こんな感じで、リポジトリ/data/**にMarkdownを置いているとする。

vercel.json
{
  "builds": [
    {
      "src": "public/**/*",
      "use": "@vercel/static"
    },
    {
      "src": "api/index.js",
      "use": "@vercel/node",
      "config": {
        "includeFiles": "{node_modules/@ryanflorence,node_modules/shiki,public,data}/**"
      }
    }
  ],
  "rewrites": [
    {
      "source": "/(.*)",
      "destination": "/public/$1"
    },
    {
      "source": "/(.*)",
      "destination": "/api"
    }
  ],
  "headers": [
    {
      "source": "/build/(.*)",
      "headers": [
        {
          "key": "cache-control",
          "value": "public, max-age=31536000, immutable"
        }
      ]
    }
  ]
}

その場合、api/index.jsincludeFilesに無理やり全ファイルをぶち込むという応急処置を取っている。

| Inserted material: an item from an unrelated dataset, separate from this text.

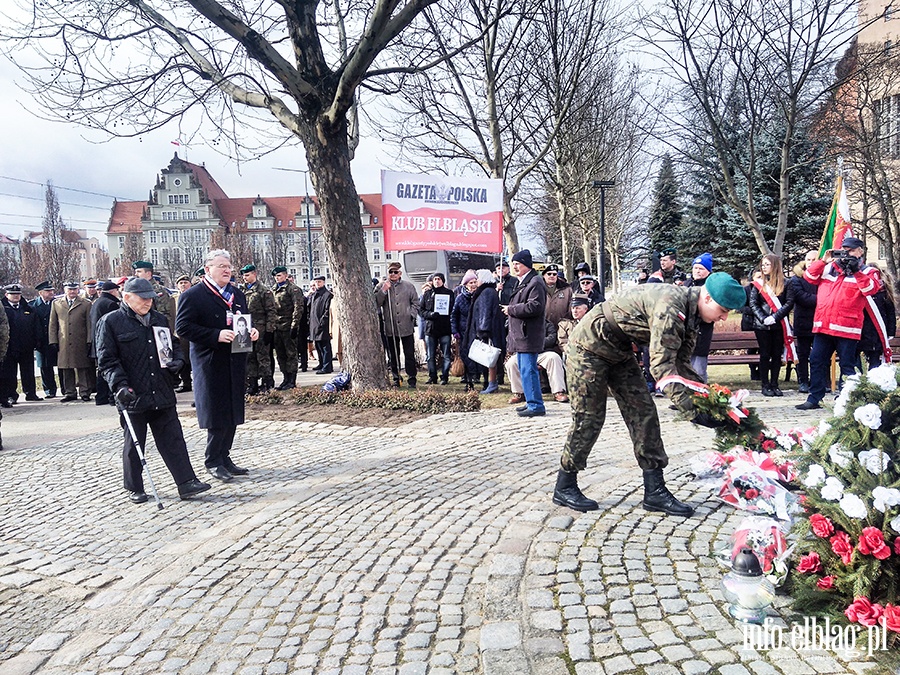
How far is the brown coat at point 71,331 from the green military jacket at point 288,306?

なお、rewritesheadersはVercel本体のリポジトリから取ってきている。(ソース)

そもそもfsを使うべきでない

チュートリアルでは@ryanflorence/mdが使われているが、このパッケージそのものをincludeFilesに含めないといけないというダサい状況に陥った。

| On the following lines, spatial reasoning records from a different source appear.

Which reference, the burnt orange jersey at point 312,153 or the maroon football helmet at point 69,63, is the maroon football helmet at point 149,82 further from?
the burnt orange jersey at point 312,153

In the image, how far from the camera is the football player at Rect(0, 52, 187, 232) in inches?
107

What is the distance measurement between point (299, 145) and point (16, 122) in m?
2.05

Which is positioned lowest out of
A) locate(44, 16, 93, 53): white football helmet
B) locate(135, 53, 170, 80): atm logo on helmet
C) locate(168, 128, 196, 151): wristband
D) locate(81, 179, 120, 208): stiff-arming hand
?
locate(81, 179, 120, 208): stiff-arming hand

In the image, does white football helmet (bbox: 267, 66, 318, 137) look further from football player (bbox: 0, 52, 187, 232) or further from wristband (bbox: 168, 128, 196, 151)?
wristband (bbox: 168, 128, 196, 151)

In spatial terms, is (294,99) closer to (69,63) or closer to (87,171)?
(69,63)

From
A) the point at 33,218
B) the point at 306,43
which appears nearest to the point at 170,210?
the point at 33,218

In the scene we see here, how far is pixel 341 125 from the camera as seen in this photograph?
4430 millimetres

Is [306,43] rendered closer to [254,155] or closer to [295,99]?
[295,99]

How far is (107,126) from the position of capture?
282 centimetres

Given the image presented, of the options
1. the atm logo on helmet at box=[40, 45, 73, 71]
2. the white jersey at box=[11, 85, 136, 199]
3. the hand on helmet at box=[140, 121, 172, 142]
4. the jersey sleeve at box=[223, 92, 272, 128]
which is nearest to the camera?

そもそもRemixはnodeに依存しないフレームワークだから、チュートリアルはあくまでローカルで体験するための手段としてfsを使っただけだと考えるべきだろう。

https://github.com/vercel/community/discussions/229

上記のDiscussionで言及されている通り、Closed Beta時代からのユーザーであるKent C. Doddsさんのサイトでは、GitHub APIでMDXをfetchするという解決がなされている。

デプロイ用にCIを用意しないといけない

Vercel CLIでデプロイする限りは問題がないのだが、api/index.jsはビルド結果なんだから、普通gitignoreしているはずである。

https://zenn.dev/nikaera/articles/vercel-github-actions

自動でデプロイするなら、こちらを参考に環境を用意すること。